(Required work) Please list every kind of weather that RonHebbard asks mrb604 to describe in the forum thread below about moving stage platforms and flats.

(Passage given)
═══

Unless dead flat, I worry about too much weight on a slope and control. They work in a Home Depot parking lot more or less, but not on a hill.

4x8 platforms not so bad, but length of flats? And is this route often windy?


----------



## RonHebbard (May 27, 2019)

BillConnerFASTC said:


> Unless dead flat, I worry about too much weight on a slope and control. They work in a Home Depot parking lot more or less, but not on a hill.
> 
> 4x8 platforms not so bad, but length of flats? And is this route often windy?


 *@BillConnerFASTC* and *@mrb604* Slopes and wind; both GOOD points: Again @mrb604  _Please_ tell us about your terrain: Surfaces, grades, rain, sleet, snow, ice, hurricanes, tornadoes and gusting winds. Is only transporting between locations on clear, warm, sunny days a possibility, is your environment likely to incur the wrath of Mother Nature*?* Up here, a common saying is: "Load-outs cause storms." 
Aside from wind turning 4' or 6' x 16' flats into sails and / kites, _LONG_ flats are a pain when it comes to dealing with hills and negotiating turns within close quarters. 
Toodleoo! 
Ron Hebbard


----------



## mrb604 (May 27, 2019)

It’s coastal California, so even though it has been an unusually wet this year, the only weather problems we usually have would be an occasional stiff ocean wind. The terrain is wide concrete pathways and asphalt with some nasty seams in-between. It’s mostly flat, with one 50ft section of about a 5% grade.


----------



## RonHebbard (May 27, 2019)

mrb604 said:


> It’s coastal California, so even though it has been an unusually wet this year, the only weather problems we usually have would be an occasional stiff ocean wind. The terrain is wide concrete pathways and asphalt with some nasty seams in-between. It’s mostly flat, with one 50ft section of about a 5% grade.


* @mrb604* If / when *@Van* posts plans for a typical flat cart / dolly, you can always toss the business end of a butch ratchet strap under the cart and the free over your load, then take out the twists and snug it up; this way your load and cart at least stay together / loaded when it blows over or off into the sunset depending upon the severity and direction(s) of Mother Nature's whims. 
Again: Know when you're being teased mercilessly. 
Toodleoo! 
Ron Hebbard


----------



## Lynnchesque (May 27, 2019)

Wait, you said high school students? Shoot, that means you've got bodies to burn. Four corner those thangs (6 man if they're freshmen) and tell em to hike. Call it a team building exercise. .


----------



## RonHebbard (May 27, 2019)

Lynnchesque said:


> Wait, you said high school students? Shoot, that means you've got bodies to burn. Four corner those thangs (6 man if they're freshmen) and tell em to hike. Call it a team building exercise. .




Lynnchesque said:


> Wait, you said high school students? Shoot, that means you've got bodies to burn. Four corner those thangs (6 man if they're freshmen) and tell em to hike. Call it a team building exercise. .

═══

(Material)
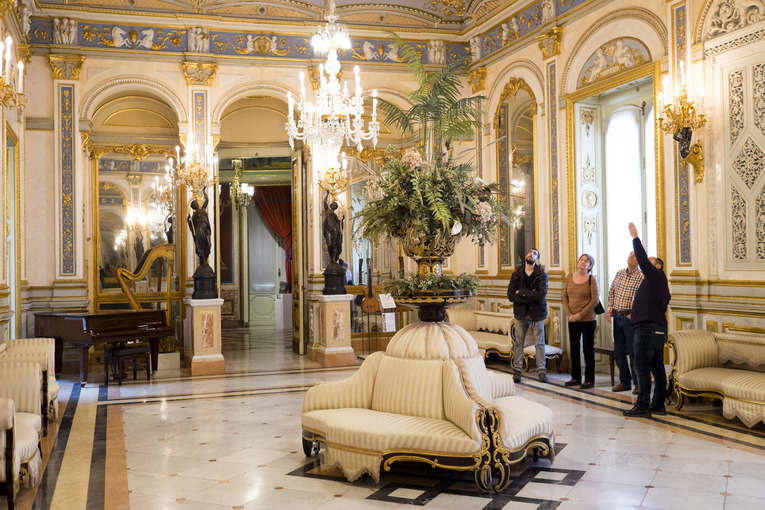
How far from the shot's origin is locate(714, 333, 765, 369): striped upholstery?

═══

(Task output)
- Rain
- Sleet
- Snow
- Ice
- Hurricanes
- Tornadoes
- Gusting winds